As for your argument, what you just presented to me is called The Argument From Religious Experiences. The name is often mistaken to mean “I had an experience of God, so God exists!” But the actual argument is that people throughout history all over the world from the dawn of humanity to today have had so many encounters with supernatural entities that the odds that they’re all just “bouts of indigestion”, hallucinations, dreams, etc. becomes unlikely, just due to the sheer number (and often similarities) of the occurrences.
I don’t think this argument gets you to Christianity though, because, from what I can tell, you’re only taking experiences of the CHRISTIAN God into account. What about Muslim religious experiences, or the various experiences of the “burning in the bosom” that Mormons so often tout as evidence that Mormonism is true? Could not similar calculations be run with these? It would seem to me that, regarding which particular religion is true, when all of the experiences are taken into calculation, you’d just end up with a wash.
Now, that doesn’t mean the argument is totally worthless. I think it does give us a good grounds to think that a bare boned supernaturalist worldview is true, and that is enough to refute philosophical naturalism. But it does it get you to Jesus? I’m skeptical that it does.
One more interesting thing to point out is that this is without a doubt a refutation to David Hume who made the sweeping claim that there is uniform testimony against miracles. Hume should have gotten out more.
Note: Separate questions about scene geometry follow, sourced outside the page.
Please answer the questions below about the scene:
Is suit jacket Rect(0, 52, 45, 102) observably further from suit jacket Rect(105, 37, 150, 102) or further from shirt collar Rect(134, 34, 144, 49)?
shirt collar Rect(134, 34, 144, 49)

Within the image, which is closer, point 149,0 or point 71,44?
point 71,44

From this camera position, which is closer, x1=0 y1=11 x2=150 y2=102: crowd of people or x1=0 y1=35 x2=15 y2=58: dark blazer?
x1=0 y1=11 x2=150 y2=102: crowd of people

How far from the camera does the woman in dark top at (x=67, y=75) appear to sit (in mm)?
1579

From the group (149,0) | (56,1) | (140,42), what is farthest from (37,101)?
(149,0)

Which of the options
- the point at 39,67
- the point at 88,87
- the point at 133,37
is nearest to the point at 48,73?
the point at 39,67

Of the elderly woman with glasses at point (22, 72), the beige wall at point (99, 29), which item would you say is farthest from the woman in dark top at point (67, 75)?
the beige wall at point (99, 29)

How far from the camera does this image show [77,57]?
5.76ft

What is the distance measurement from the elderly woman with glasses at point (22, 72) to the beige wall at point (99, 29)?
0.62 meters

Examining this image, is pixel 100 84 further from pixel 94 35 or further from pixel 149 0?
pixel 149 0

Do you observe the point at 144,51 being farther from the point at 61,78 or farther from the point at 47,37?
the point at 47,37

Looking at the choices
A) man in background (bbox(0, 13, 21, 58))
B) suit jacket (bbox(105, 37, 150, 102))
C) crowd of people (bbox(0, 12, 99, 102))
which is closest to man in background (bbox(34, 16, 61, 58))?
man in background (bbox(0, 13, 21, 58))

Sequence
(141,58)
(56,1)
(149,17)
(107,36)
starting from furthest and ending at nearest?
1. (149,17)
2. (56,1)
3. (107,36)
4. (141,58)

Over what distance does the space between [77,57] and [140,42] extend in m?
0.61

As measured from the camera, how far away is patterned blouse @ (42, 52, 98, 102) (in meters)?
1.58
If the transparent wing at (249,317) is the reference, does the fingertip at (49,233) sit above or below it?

Like you said, he would have to say that every single claim to a miracle or some other supernatural phenomena is false. And Hume could only do that by either (A) presupposing naturalism is true, which would be circular reasoning, or (B) examine every single case to rule them all out (a gargantuan task).
So as it stands, I don’t think the argument is totally fallacious, But your conclusion is overstated.